# Supplied text:
------------------------------------------------------------
# No beautiful terrariums here



## Lucille (May 9, 2008)

I did the eggcrate base deal, and coco and moss. I'm thinking that an entire blanket of sheet moss may not be good but before removing it I'm going to check out whether any of it survives in my terrariums. I do have some little plants I will plant this afternoon.

So far, on the plus side I've read about a million posts on this board so I sort of have a broad overview and some goals to wok towards. On the minus side, my terrariums are not looking like the beautiful works of art I see pictured in many posts. In fact they are downright homely.

Fortunately I decided at the outset that I was not going to purchase any dart frogs until my terrariums were in order and I gave myself a time frame of 6 months for that to happen, so at least there are no frogs suffering through my novice attempts.


----------



## divingne1 (Mar 21, 2008)

What may look like a homely viv to you now may turn out to be very nice after the plants grow in. Most of the tanks you see here that have a lush plant growth have been established for some time. At least that is what I am telling myself now since my viv doesn't look anything like those beautiful ones.
Give your viv. time to grow in.
Candy


----------



## M_A_B (May 2, 2008)

yeah i agree. Although its tempting to start over and try to make it look nicer you can only go so far. If you want it to look the nicest water daily and try not to touch the plants a lot so they will grow as fast as possible. I bet after a year of growth your viv will look amazing.
------------------------------------------------------------
(Records from a collection)

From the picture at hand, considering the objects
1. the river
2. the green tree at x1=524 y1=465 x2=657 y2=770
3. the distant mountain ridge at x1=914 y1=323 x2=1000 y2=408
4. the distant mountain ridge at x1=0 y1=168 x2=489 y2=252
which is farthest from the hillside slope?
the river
------------------------------------------------------------
# Work to complete:
**1)** Answer these about the forum thread:
(a) What time frame did Lucille set for getting her terrariums in order?
(b) According to divingne1, what is true of most of the tanks on the board that have lush plant growth?
(c) What does M_A_B say to do daily for the nicest look?
**2)** Transcribe the forum thread word for word, everything from "I did the eggcrate" down to "are downright homely.".
Work from the forum thread alone.

# Exercise answers:
**1)**
(a) 6 months
(b) They have been established for some time.
(c) Water.

**2)**
I did the eggcrate base deal, and coco and moss. I'm thinking that an entire blanket of sheet moss may not be good but before removing it I'm going to check out whether any of it survives in my terrariums. I do have some little plants I will plant this afternoon.

So far, on the plus side I've read about a million posts on this board so I sort of have a broad overview and some goals to wok towards. On the minus side, my terrariums are not looking like the beautiful works of art I see pictured in many posts. In fact they are downright homely.